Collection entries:
..............................

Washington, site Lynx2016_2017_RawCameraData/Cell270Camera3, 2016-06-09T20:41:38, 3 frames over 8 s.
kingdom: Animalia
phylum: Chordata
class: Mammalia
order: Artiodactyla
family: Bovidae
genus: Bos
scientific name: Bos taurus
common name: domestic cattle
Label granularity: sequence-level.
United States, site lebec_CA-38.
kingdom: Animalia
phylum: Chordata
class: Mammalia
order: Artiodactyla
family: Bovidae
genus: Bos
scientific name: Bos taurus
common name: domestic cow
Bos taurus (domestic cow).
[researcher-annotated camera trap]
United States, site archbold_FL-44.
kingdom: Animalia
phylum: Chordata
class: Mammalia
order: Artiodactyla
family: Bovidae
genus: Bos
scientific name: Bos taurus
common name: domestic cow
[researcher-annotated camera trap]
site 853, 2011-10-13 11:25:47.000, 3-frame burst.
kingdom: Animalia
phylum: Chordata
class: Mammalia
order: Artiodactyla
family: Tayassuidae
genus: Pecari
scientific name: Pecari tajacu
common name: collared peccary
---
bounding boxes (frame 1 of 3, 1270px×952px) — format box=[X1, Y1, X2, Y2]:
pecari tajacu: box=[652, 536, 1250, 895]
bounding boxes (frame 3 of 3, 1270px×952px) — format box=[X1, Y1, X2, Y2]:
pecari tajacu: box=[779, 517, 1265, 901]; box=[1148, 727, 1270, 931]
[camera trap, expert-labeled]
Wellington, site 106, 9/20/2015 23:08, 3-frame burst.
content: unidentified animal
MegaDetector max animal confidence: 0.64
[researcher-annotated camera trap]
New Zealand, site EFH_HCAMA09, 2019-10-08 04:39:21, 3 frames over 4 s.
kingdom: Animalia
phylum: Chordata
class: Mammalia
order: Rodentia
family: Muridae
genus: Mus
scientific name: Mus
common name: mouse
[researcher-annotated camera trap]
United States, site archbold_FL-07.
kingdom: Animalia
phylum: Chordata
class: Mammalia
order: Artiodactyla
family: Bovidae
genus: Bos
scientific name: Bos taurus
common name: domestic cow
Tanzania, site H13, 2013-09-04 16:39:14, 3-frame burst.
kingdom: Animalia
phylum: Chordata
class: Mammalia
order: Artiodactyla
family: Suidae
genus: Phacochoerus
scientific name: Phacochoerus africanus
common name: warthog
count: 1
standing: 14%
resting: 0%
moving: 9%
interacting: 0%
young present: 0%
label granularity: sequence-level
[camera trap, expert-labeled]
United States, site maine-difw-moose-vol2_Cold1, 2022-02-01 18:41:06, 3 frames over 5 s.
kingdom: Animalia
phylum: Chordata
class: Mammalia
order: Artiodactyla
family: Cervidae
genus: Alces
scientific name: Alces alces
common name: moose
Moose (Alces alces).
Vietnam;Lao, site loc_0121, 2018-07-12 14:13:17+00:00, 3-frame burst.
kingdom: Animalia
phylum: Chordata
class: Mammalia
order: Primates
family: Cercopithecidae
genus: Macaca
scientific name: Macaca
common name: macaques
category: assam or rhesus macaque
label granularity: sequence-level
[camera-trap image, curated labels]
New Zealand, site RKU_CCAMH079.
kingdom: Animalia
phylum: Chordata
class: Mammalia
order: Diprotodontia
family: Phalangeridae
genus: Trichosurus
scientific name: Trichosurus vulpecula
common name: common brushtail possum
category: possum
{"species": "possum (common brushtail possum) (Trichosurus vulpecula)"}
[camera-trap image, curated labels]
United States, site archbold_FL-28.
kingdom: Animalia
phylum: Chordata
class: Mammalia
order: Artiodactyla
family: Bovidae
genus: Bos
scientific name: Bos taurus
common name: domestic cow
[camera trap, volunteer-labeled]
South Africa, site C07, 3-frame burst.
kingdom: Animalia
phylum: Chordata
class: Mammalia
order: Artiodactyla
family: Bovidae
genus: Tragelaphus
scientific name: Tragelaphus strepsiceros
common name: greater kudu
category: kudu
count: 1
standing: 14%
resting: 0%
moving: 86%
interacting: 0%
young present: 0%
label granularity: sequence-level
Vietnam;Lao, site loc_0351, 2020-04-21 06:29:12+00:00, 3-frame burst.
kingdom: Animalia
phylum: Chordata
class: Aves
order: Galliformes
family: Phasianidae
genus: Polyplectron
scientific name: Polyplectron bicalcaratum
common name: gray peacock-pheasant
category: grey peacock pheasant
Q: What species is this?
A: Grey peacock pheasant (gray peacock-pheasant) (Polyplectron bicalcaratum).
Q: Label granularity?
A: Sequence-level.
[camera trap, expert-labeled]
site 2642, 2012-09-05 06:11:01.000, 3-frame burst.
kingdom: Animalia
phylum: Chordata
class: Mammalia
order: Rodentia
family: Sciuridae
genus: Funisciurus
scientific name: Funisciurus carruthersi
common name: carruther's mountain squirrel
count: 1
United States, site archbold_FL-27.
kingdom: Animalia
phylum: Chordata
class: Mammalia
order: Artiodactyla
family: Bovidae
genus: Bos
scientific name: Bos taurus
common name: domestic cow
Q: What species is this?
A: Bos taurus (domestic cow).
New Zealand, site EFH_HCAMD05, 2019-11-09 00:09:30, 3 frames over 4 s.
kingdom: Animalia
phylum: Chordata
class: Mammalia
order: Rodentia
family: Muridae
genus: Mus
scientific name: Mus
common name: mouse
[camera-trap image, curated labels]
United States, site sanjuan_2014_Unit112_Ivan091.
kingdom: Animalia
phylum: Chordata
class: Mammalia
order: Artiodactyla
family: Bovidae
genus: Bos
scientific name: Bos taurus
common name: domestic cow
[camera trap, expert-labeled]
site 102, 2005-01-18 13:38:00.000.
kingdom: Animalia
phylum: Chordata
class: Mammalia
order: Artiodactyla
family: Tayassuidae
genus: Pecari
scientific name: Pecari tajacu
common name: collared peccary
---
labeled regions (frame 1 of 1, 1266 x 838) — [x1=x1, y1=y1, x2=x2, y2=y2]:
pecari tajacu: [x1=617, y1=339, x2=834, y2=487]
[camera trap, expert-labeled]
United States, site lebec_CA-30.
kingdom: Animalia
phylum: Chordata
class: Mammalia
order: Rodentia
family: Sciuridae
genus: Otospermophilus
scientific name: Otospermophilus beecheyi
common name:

..............................

Transcribe each record exactly. Leave nothing out.

Washington, site Lynx2016_2017_RawCameraData/Cell270Camera3, 2016-06-09T20:41:38, 3 frames over 8 s.
kingdom: Animalia
phylum: Chordata
class: Mammalia
order: Artiodactyla
family: Bovidae
genus: Bos
scientific name: Bos taurus
common name: domestic cattle
Label granularity: sequence-level.
United States, site lebec_CA-38.
kingdom: Animalia
phylum: Chordata
class: Mammalia
order: Artiodactyla
family: Bovidae
genus: Bos
scientific name: Bos taurus
common name: domestic cow
Bos taurus (domestic cow).
[researcher-annotated camera trap]
United States, site archbold_FL-44.
kingdom: Animalia
phylum: Chordata
class: Mammalia
order: Artiodactyla
family: Bovidae
genus: Bos
scientific name: Bos taurus
common name: domestic cow
[researcher-annotated camera trap]
site 853, 2011-10-13 11:25:47.000, 3-frame burst.
kingdom: Animalia
phylum: Chordata
class: Mammalia
order: Artiodactyla
family: Tayassuidae
genus: Pecari
scientific name: Pecari tajacu
common name: collared peccary
---
bounding boxes (frame 1 of 3, 1270px×952px) — format box=[X1, Y1, X2, Y2]:
pecari tajacu: box=[652, 536, 1250, 895]
bounding boxes (frame 3 of 3, 1270px×952px) — format box=[X1, Y1, X2, Y2]:
pecari tajacu: box=[779, 517, 1265, 901]; box=[1148, 727, 1270, 931]
[camera trap, expert-labeled]
Wellington, site 106, 9/20/2015 23:08, 3-frame burst.
content: unidentified animal
MegaDetector max animal confidence: 0.64
[researcher-annotated camera trap]
New Zealand, site EFH_HCAMA09, 2019-10-08 04:39:21, 3 frames over 4 s.
kingdom: Animalia
phylum: Chordata
class: Mammalia
order: Rodentia
family: Muridae
genus: Mus
scientific name: Mus
common name: mouse
[researcher-annotated camera trap]
United States, site archbold_FL-07.
kingdom: Animalia
phylum: Chordata
class: Mammalia
order: Artiodactyla
family: Bovidae
genus: Bos
scientific name: Bos taurus
common name: domestic cow
Tanzania, site H13, 2013-09-04 16:39:14, 3-frame burst.
kingdom: Animalia
phylum: Chordata
class: Mammalia
order: Artiodactyla
family: Suidae
genus: Phacochoerus
scientific name: Phacochoerus africanus
common name: warthog
count: 1
standing: 14%
resting: 0%
moving: 9%
interacting: 0%
young present: 0%
label granularity: sequence-level
[camera trap, expert-labeled]
United States, site maine-difw-moose-vol2_Cold1, 2022-02-01 18:41:06, 3 frames over 5 s.
kingdom: Animalia
phylum: Chordata
class: Mammalia
order: Artiodactyla
family: Cervidae
genus: Alces
scientific name: Alces alces
common name: moose
Moose (Alces alces).
Vietnam;Lao, site loc_0121, 2018-07-12 14:13:17+00:00, 3-frame burst.
kingdom: Animalia
phylum: Chordata
class: Mammalia
order: Primates
family: Cercopithecidae
genus: Macaca
scientific name: Macaca
common name: macaques
category: assam or rhesus macaque
label granularity: sequence-level
[camera-trap image, curated labels]
New Zealand, site RKU_CCAMH079.
kingdom: Animalia
phylum: Chordata
class: Mammalia
order: Diprotodontia
family: Phalangeridae
genus: Trichosurus
scientific name: Trichosurus vulpecula
common name: common brushtail possum
category: possum
{"species": "possum (common brushtail possum) (Trichosurus vulpecula)"}
[camera-trap image, curated labels]
United States, site archbold_FL-28.
kingdom: Animalia
phylum: Chordata
class: Mammalia
order: Artiodactyla
family: Bovidae
genus: Bos
scientific name: Bos taurus
common name: domestic cow
[camera trap, volunteer-labeled]
South Africa, site C07, 3-frame burst.
kingdom: Animalia
phylum: Chordata
class: Mammalia
order: Artiodactyla
family: Bovidae
genus: Tragelaphus
scientific name: Tragelaphus strepsiceros
common name: greater kudu
category: kudu
count: 1
standing: 14%
resting: 0%
moving: 86%
interacting: 0%
young present: 0%
label granularity: sequence-level
Vietnam;Lao, site loc_0351, 2020-04-21 06:29:12+00:00, 3-frame burst.
kingdom: Animalia
phylum: Chordata
class: Aves
order: Galliformes
family: Phasianidae
genus: Polyplectron
scientific name: Polyplectron bicalcaratum
common name: gray peacock-pheasant
category: grey peacock pheasant
Q: What species is this?
A: Grey peacock pheasant (gray peacock-pheasant) (Polyplectron bicalcaratum).
Q: Label granularity?
A: Sequence-level.
[camera trap, expert-labeled]
site 2642, 2012-09-05 06:11:01.000, 3-frame burst.
kingdom: Animalia
phylum: Chordata
class: Mammalia
order: Rodentia
family: Sciuridae
genus: Funisciurus
scientific name: Funisciurus carruthersi
common name: carruther's mountain squirrel
count: 1
United States, site archbold_FL-27.
kingdom: Animalia
phylum: Chordata
class: Mammalia
order: Artiodactyla
family: Bovidae
genus: Bos
scientific name: Bos taurus
common name: domestic cow
Q: What species is this?
A: Bos taurus (domestic cow).
New Zealand, site EFH_HCAMD05, 2019-11-09 00:09:30, 3 frames over 4 s.
kingdom: Animalia
phylum: Chordata
class: Mammalia
order: Rodentia
family: Muridae
genus: Mus
scientific name: Mus
common name: mouse
[camera-trap image, curated labels]
United States, site sanjuan_2014_Unit112_Ivan091.
kingdom: Animalia
phylum: Chordata
class: Mammalia
order: Artiodactyla
family: Bovidae
genus: Bos
scientific name: Bos taurus
common name: domestic cow
[camera trap, expert-labeled]
site 102, 2005-01-18 13:38:00.000.
kingdom: Animalia
phylum: Chordata
class: Mammalia
order: Artiodactyla
family: Tayassuidae
genus: Pecari
scientific name: Pecari tajacu
common name: collared peccary
---
labeled regions (frame 1 of 1, 1266 x 838) — [x1=x1, y1=y1, x2=x2, y2=y2]:
pecari tajacu: [x1=617, y1=339, x2=834, y2=487]
[camera trap, expert-labeled]
United States, site lebec_CA-30.
kingdom: Animalia
phylum: Chordata
class: Mammalia
order: Rodentia
family: Sciuridae
genus: Otospermophilus
scientific name: Otospermophilus beecheyi
common name:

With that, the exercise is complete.